*** Opening Selected extract ***

Advocate of the airwaves
By day, John Friedmann is a mild-mannered assistant district attorney, wearing a tie and helping to put criminals behind bars in Washington and Greene counties.
By night – well, at least on Thursday nights – John Friedmann steps into the metaphorical phone booth, a la Clark Kent, and emerges as Johnny Morgan, a boisterous spinner of “the Steel City’s hits” who sounds as if he arrived straight from 1967.
“It’s my chance to decompress from everyday life,” Friedmann explained a few weeks ago, just before he clamped on the headphones and started another broadcast on WNJR, Washington & Jefferson College’s radio station. He also pointed out that, like any good workout, he usually feels exhausted by the end of his one-hour show.
In the annals of community or college radio, where inspired amateurs often rule the day, Friedmann’s “Johnny Morgan Show,” is a wholly different animal – airing most Thursdays at 6 p.m. on WNJR, which can be found at 91.7 on the FM dial, “The Johnny Morgan Show” is a polished-to-shimmering live music program done in the mode of a 1960s or early 1970s Top 40 Pittsburgh radio broadcast, replete with jingles, zingers, station identifications and patter that is exhumed from radio’s bygone days, before formats and disc jockeys became predictably corporate and cookie-cutter.

*** Closing Selected extract ***
*** Opening Given data ***

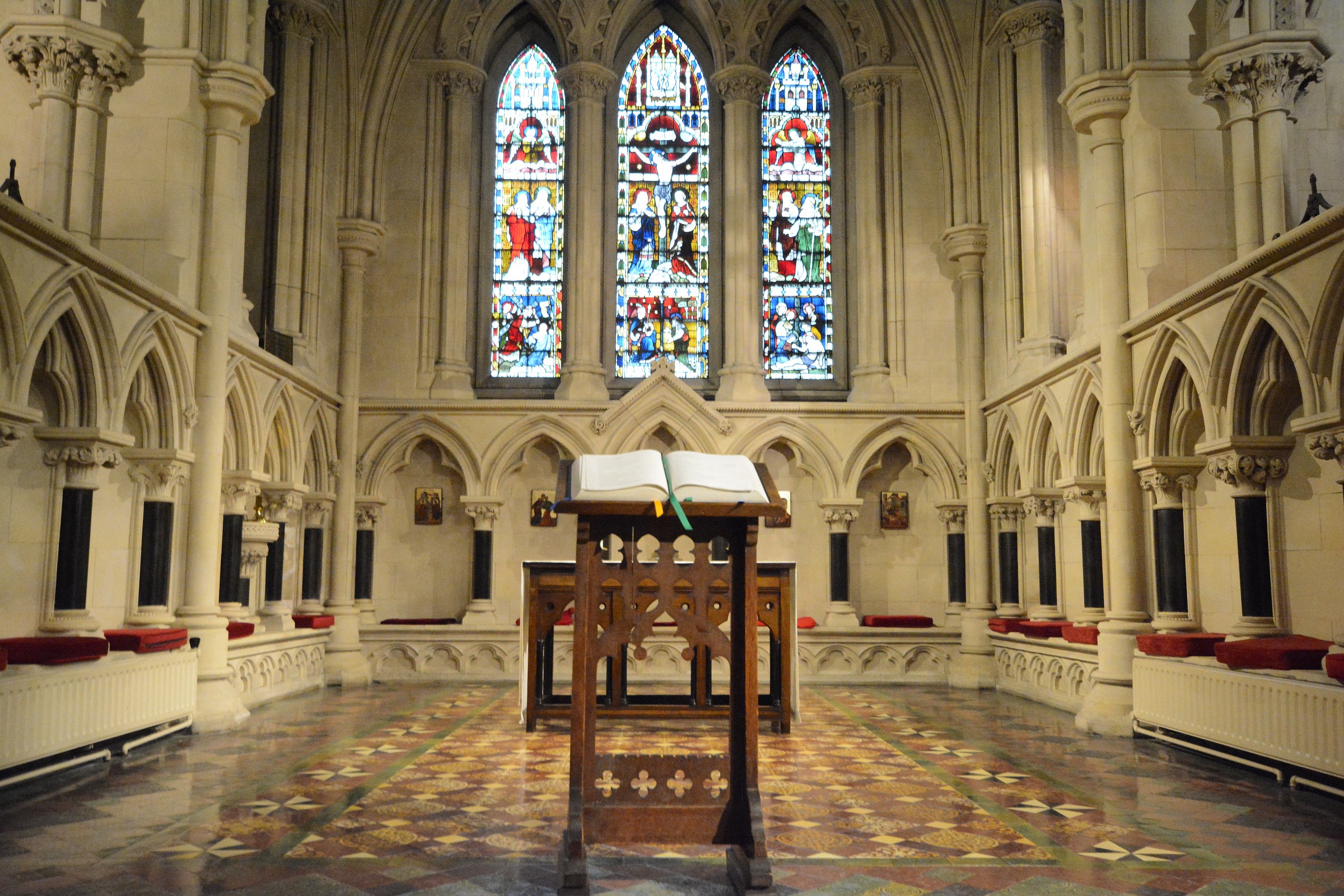 Angle meditation "Inukshuk"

*** Closing Given data ***

### Exercises to complete
a - According to the article about John Friedmann's radio show, when does "The Johnny Morgan Show" usually air?
b - List the things the article about John Friedmann's radio show says the program is "replete with."
c - Carry on the article about John Friedmann's radio show from its last paragraph.
The data was taken from a different source than the article.

### Answer set
a - Most Thursdays at 6 p.m.

b - Jingles, zingers, station identifications, patter

c -
To heighten the verisimilitude, a recent edition of “The Johnny Morgan Show” featured a 1967 comedy record with a Robert Kennedy-soundalike reciting the lyrics to the Troggs’ hit “Wild Thing,” punctuated by the late senator’s trademark pauses and hesitations, nestled in between a cover of “Night and Day” by Sergio Mendes and Brasil 66 and the relatively obscure “Me Tarzan, You Jane” by the Philadelphia soul group the Intruders. The same show had a twin-spin from the Beatles and tunes by The Marvelettes, Booker T and the MG’s, the Beach Boys, the Lettermen and Johnny Rivers, among others.
Friedmann hatched the “Johnny Morgan” persona when he was a student at W&J in the late 1990s and a student volunteer at the campus radio station. A native of the Cleveland area, Friedmann grew up in a radio-savvy family, with both his mother and an uncle working in the industry. Even though it was already a decade old or better by the time he was born in 1980, Friedmann grew up with much of the music he spins on his show playing throughout his house.
“I never listened to Kurt Cobain when he was alive,” Friedmann pointed out.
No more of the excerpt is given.